Pancho has cerebral palsy affecting both legs and an arm, so he needs a wheelchair he can control with one arm.

“For the last three years, Pancho has really needed a new chair. We went through all different avenues for it, but because he is not a U.S. citizen, there is just so much red tape,” Irving said. “Finally, when we had had just about enough of it, Charlie (Condron) just put his foot down and said, ‘Let’s just raise the money and get him a chair.'”

Condron said he became frustrated at the lack of Hispanic services in the area and was worried about Pancho’s health being affected.

“We were afraid his growth was being affected by being in this chair 95 percent of his time,” he said.

n A very good year. Soon after that, it all fell into place.

Jill Heatherton, who teaches English as a second language, knew of Pancho’s dilemma and brought the problem to Sertoma Club, of which she is a member.

The club agreed initially to pay $1,000 and half of what they raised at the annual Barn Dance.

Barry Smith, of Sertoma, said after the dance, which raised $400 more for Pancho, the club decided to donate the entire cost of the chair.

“We had a very good year. We did very well this year at the truck pull. We raised $10,000 and we want to give every nickel back to the community. We have more now so we’re going to spend more,” Smith said. “Here you have this youth and certainly his plight is right in line with our charter and our heart just went out to this young man. He’s not as fortunate as us, and he is a local young man who needed some help.”

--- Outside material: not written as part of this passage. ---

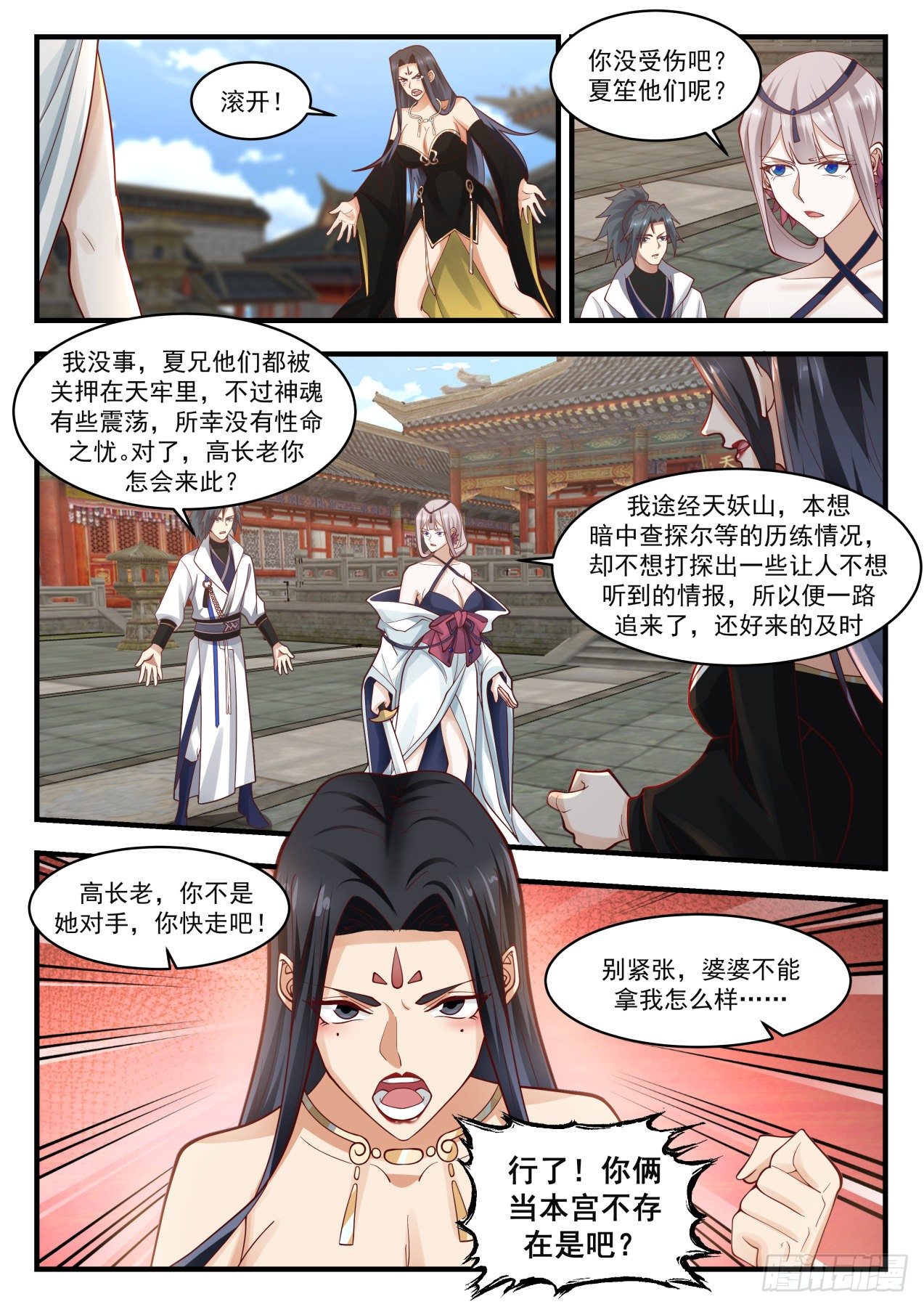1776 赶上了7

However, Medtech Services, Inc., a wheelchair manufacturer out of Reno and Nevada Seating and Mobility in Carson City, which makes wheelchair parts, offered to sell the wheelchair just for the cost of making the chair.

n Thanks. The total was still high, -$2,175.80 – but not the $3,000 originally planned on.

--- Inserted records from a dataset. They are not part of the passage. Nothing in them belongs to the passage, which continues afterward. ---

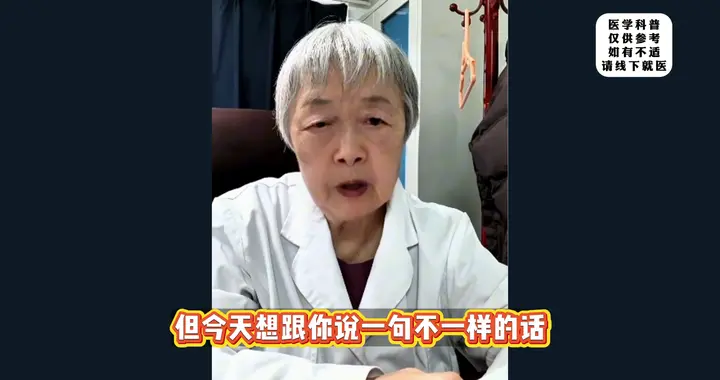 养胃小技巧60：胃不舒服时，若是老想吃什么补回来，这大错特错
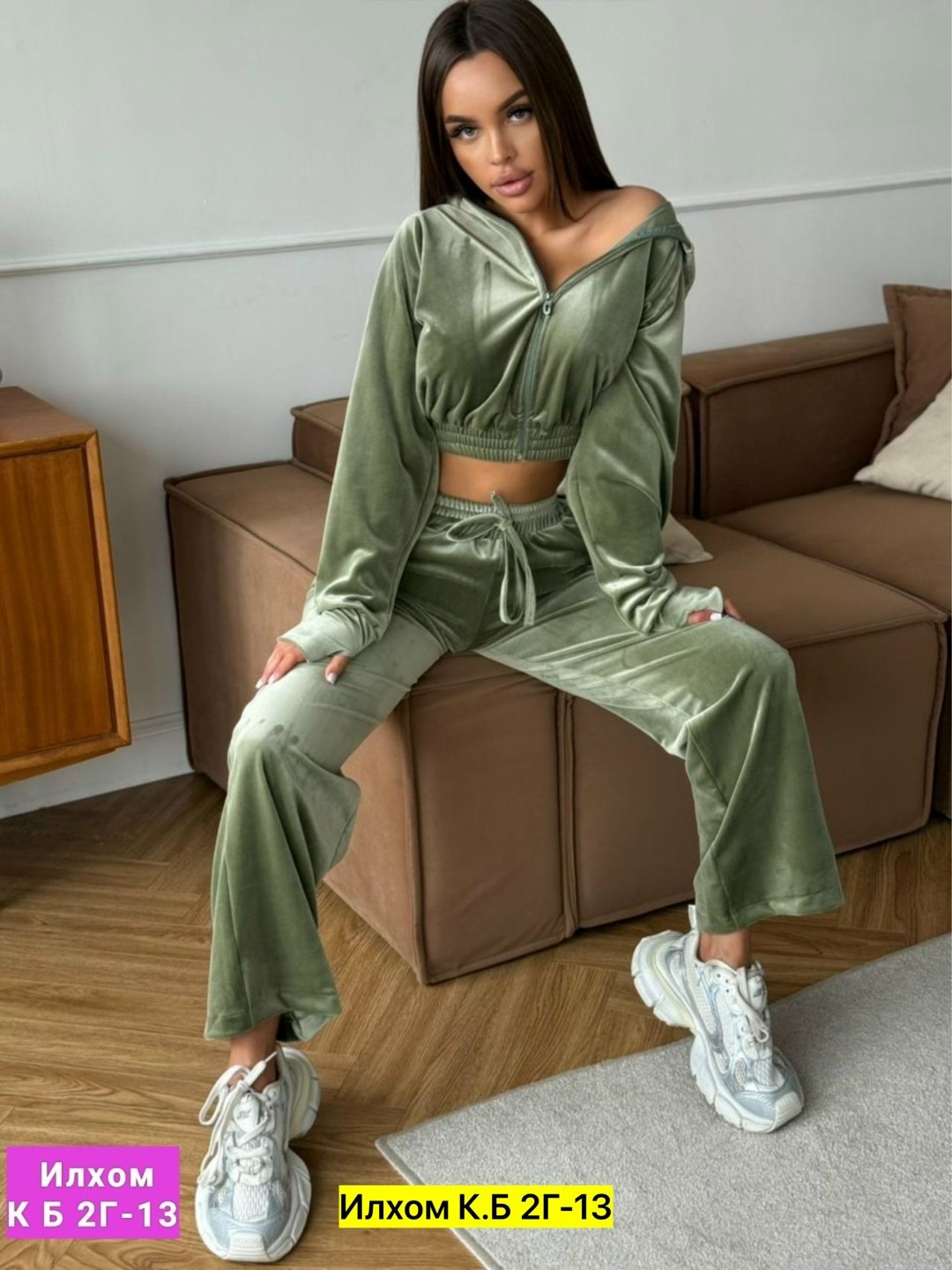 костюм велюровый,велюровый костюм женский,женский велюровый спортивный костюм,велюровый спортивный костюм,велюровый спортивный костюм женски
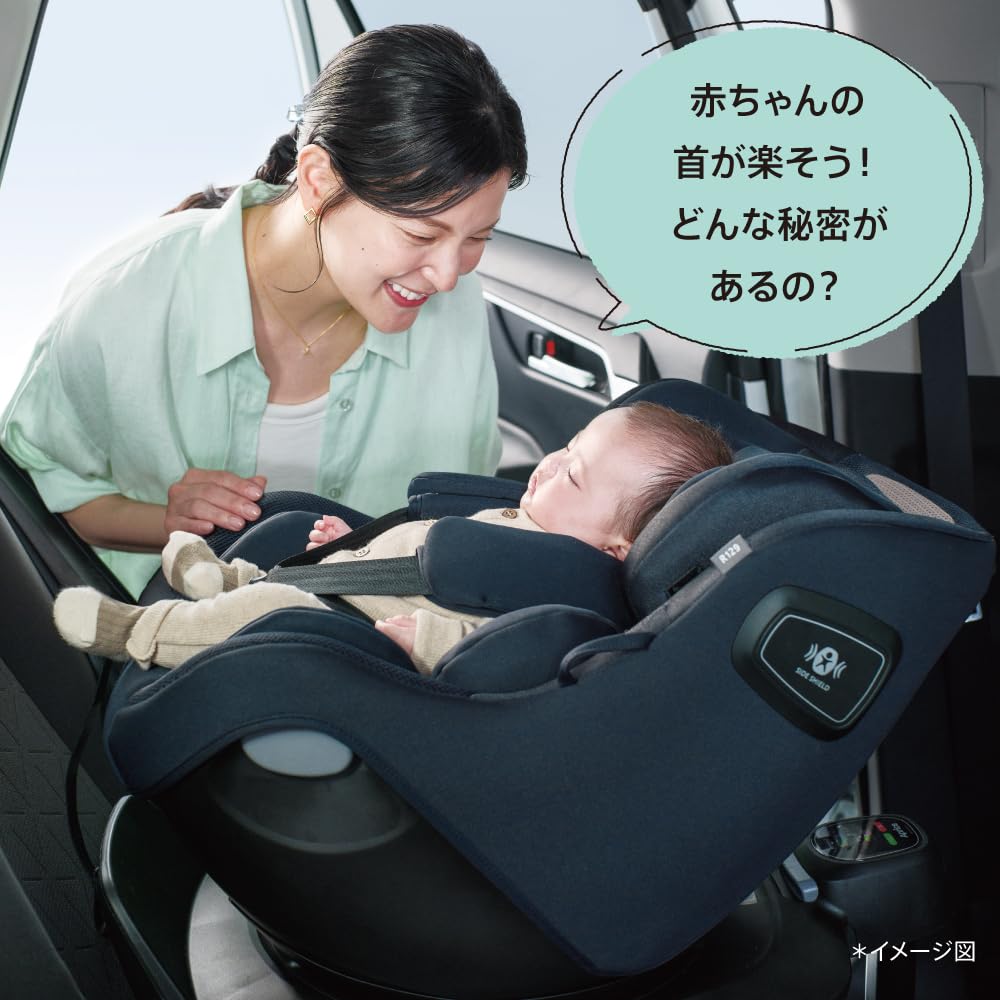 아프리카 쿠루리라 엑스 플러스 네이비 2205667 회전형 카시트 2024년 모델 이미지 5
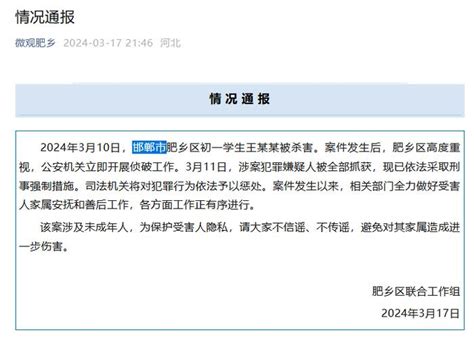 警方：邯郸初中生遇害案为有预谋作案，嫌疑人为埋尸分2次挖坑_手机新浪网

Condron said Irving did the research to find a company that would offer the the chair at cost considering the community was paying for it.

“We’re excited about it. My hat’s off to the people that made this possible, especially Sertoma. They didn’t question it, they just jumped in,” Condron said. “It’s a very sophisticated chair. For his needs, he needs a transmission he can shift to go forward or back and special cushions for his spine.”

n All he needs. That special transmission alone costs about $700, but with the help of all Pancho’s teachers, the wheelchair manufacturers and Sertoma, Pancho got everything he needed.

Pancho was given his new chair Friday and was obviously more comfortable and happy with it. He doesn’t speak English well, but the smile on his face said it all.